On peut parfois envoyer directement un fichier pré-supporté en FDM et obtenir un résultat acceptable. Mais ce n’est pas le workflow que je recommande si l’objectif est une miniature propre. Les contacts de supports résine laissent souvent de grosses cicatrices, et les supports sont alors imprimés à la même résolution que la figurine, ce qui allonge inutilement le temps d’impression.
On peut aussi épaissir les supports existants dans un workflow résine vers FDM, mais cela épaissit généralement aussi les points de contact. Résultat : des supports plus solides, certes, mais beaucoup plus pénibles à retirer et nettement plus visibles sur la pièce.
La solution est simple : utiliser le modèle non supporté lorsque c’est possible, créer des supports adaptés, puis les séparer du modèle avant le tranchage final.
Étape 2 : Orienter la miniature avant de penser aux supports
L’orientation est la première vraie décision importante. En FDM, je cherche à limiter les grandes surfaces supérieures, car elles concentrent les marches d’escalier visibles sur les couches.
Évitez autant que possible les deux extrêmes :
- Une figurine complètement verticale peut créer beaucoup de zones difficiles à soutenir.
- Une figurine complètement horizontale génère trop de surfaces supérieures et rend les stries plus visibles.
- Une inclinaison naturelle répartit mieux les détails et limite les zones problématiques.
Sur Cass the Prankster, le corps était déjà orienté de façon assez favorable. En revanche, la griffe du bras gauche pendait sur le côté et compliquait l’ensemble. Elle aurait probablement pu être imprimée ainsi, mais cette orientation imposait des compromis inutiles.
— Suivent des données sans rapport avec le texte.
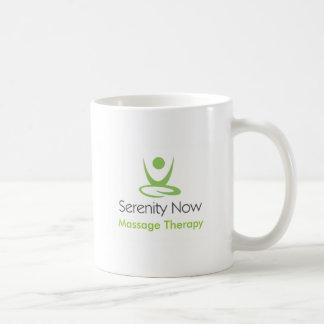 La serenidad ahora da masajes a terapia taza de café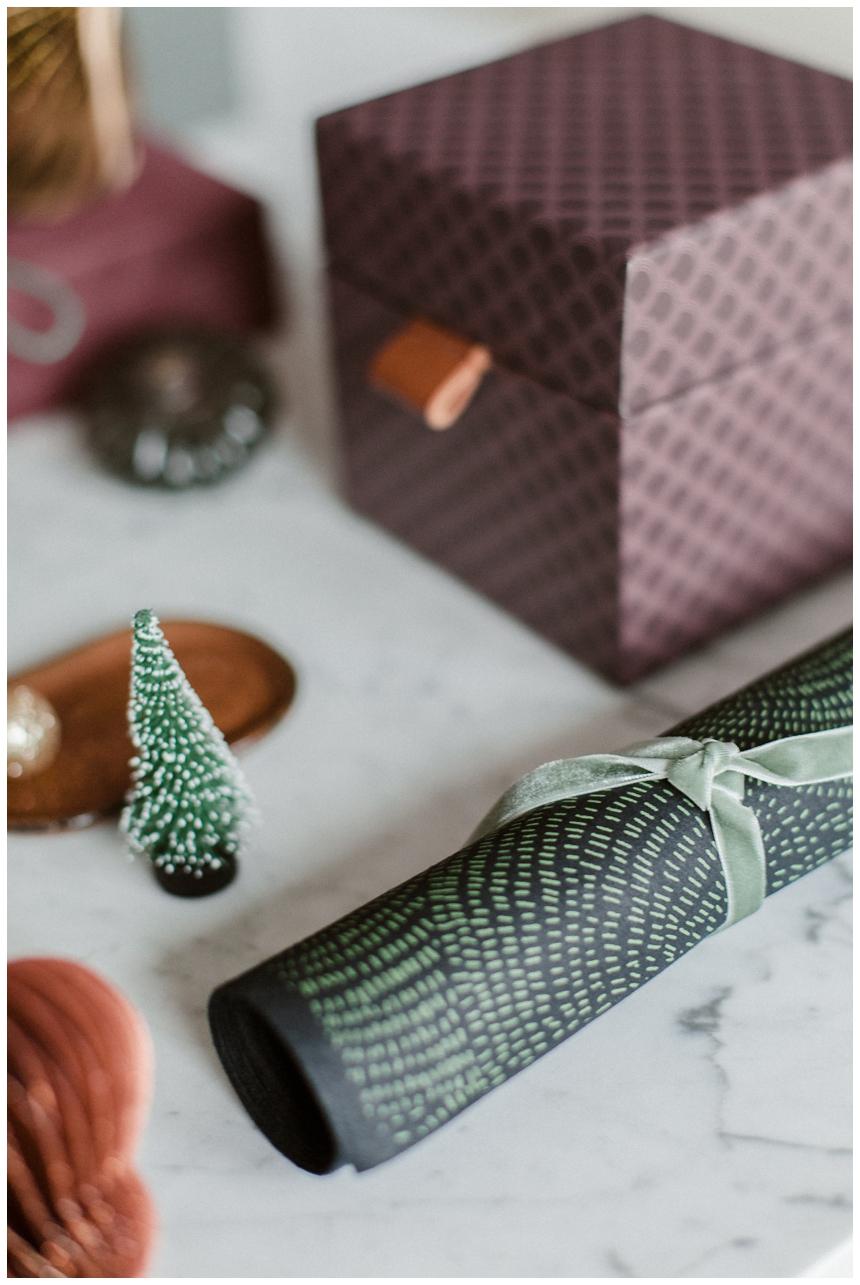 Weihnachtsgeschenke stilvoll verpacken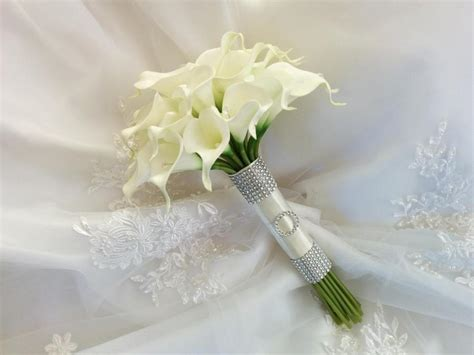Wedding Bouquet With Calla Lilies by Silk Wedding Bouquet Touch Ivory Calla Lilies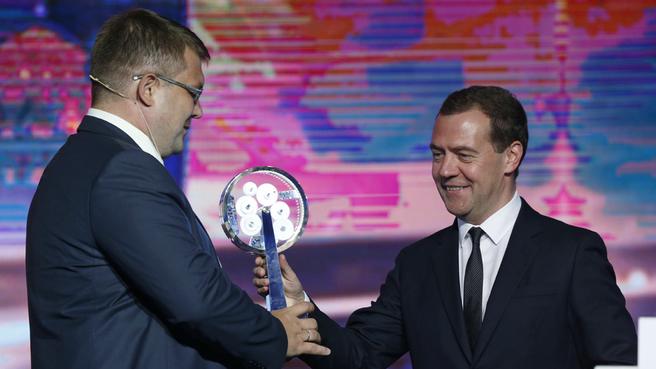 С генеральным директором ЗАО «Таврида Электрик», победителем премии «Индустрия» Владимиром Чернышёвым
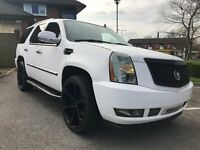 CADILLAC ESCALADE V8 AUTO - EX FOOTBALLERS VEHICLE AWESOME CONDITION 1 OF A KIND IN THE UK LIMITED!!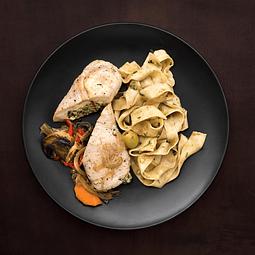 Pechuga de pollo rellena con fetuccini y verduras asadas.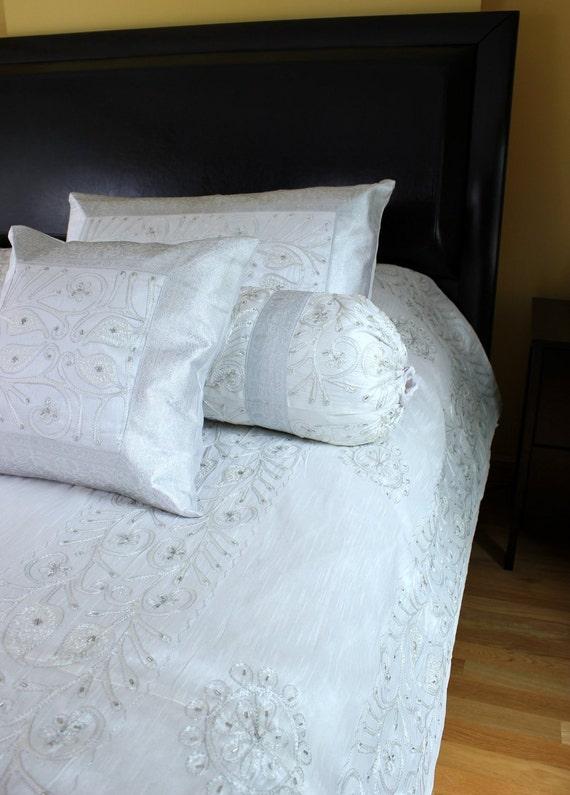 ornement brod housse de couette 7 pi ce d finie. Black Bedroom Furniture Sets. Home Design Ideas
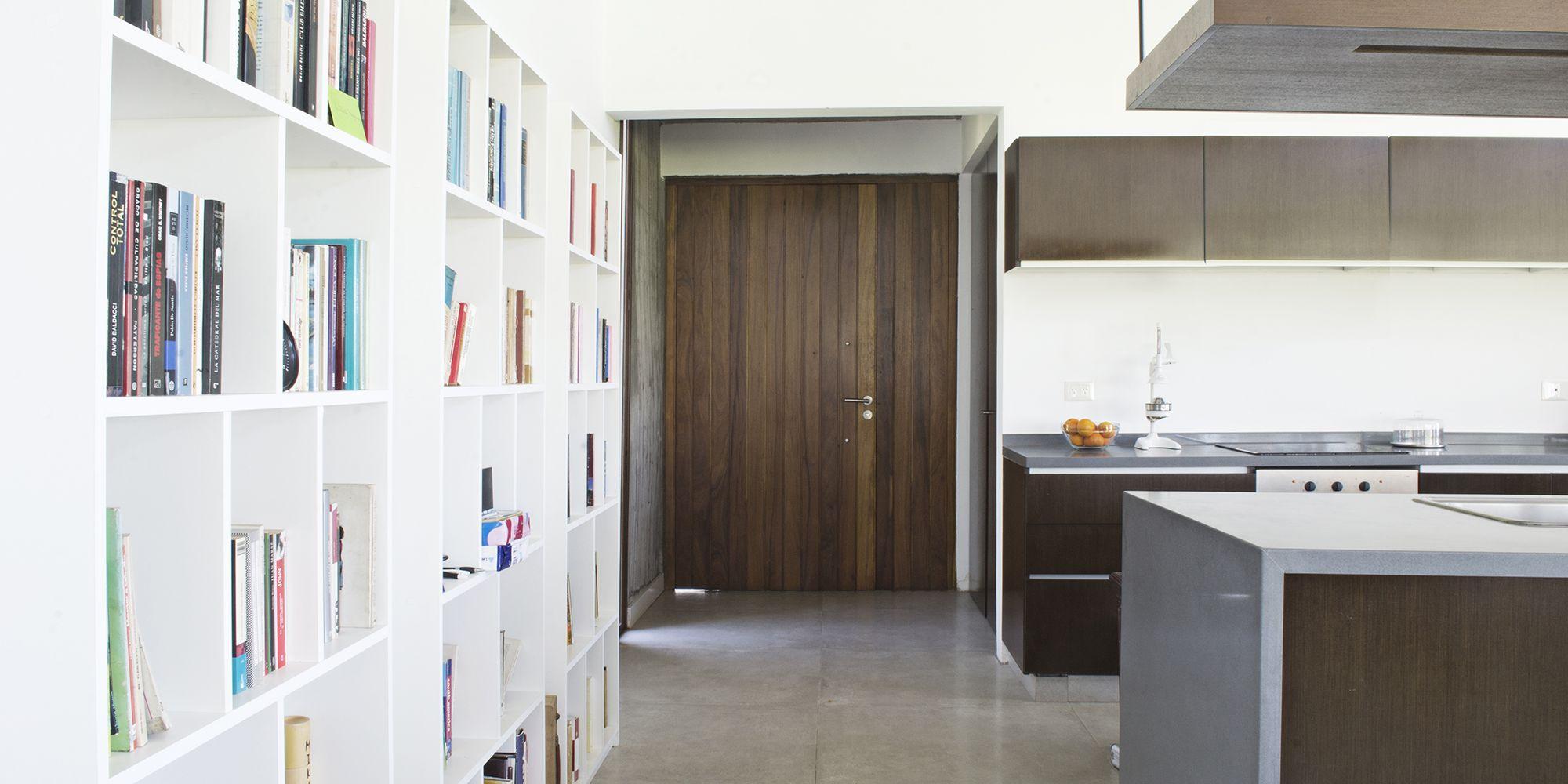 Casa CL: Cocina moderna con barra integrada al living-comedor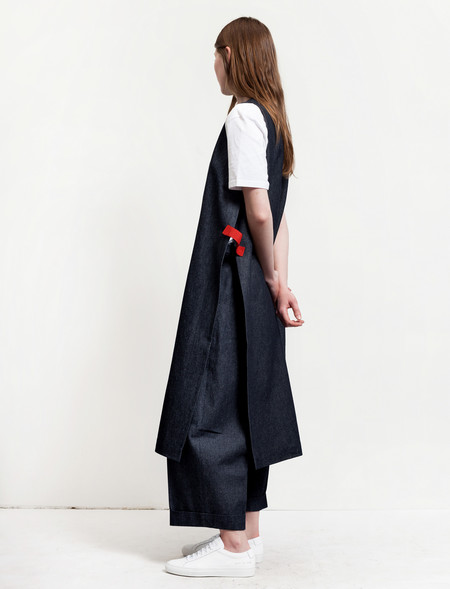 1205 Denim Tabard With Contrast Tabs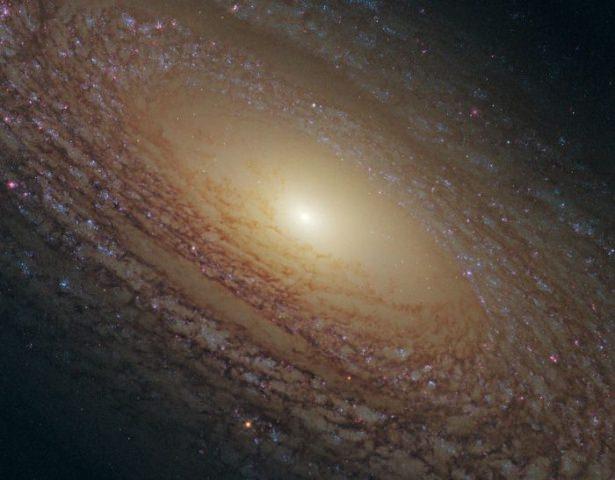 Hubble teleskopundan inanılmaz kareler 47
J’ai donc utilisé l’outil de découpe intégré à Lychee Slicer pour séparer le bras du corps. Cela permet d’orienter chaque partie selon ses propres contraintes, au lieu de forcer toute la figurine à s’adapter à un seul angle.
Découper une pièce n’est pas un échec. Pour une miniature FDM, c’est souvent le moyen le plus propre de préserver les détails, de réduire les supports et de faciliter le nettoyage final.
Étape 3 : Créer des supports de style résine dans Lychee Slicer
Pour cette partie, j’utilise Lychee Slicer. Son système de supports, pensé à la base pour la résine, est particulièrement efficace pour envelopper une miniature de supports fins et bien placés.
Le but n’est pas d’imiter la résine jusqu’au bout. Le but est de profiter d’une logique de supports qui fonctionne très bien sur les détails fins, puis de l’adapter à la FDM dans Blender.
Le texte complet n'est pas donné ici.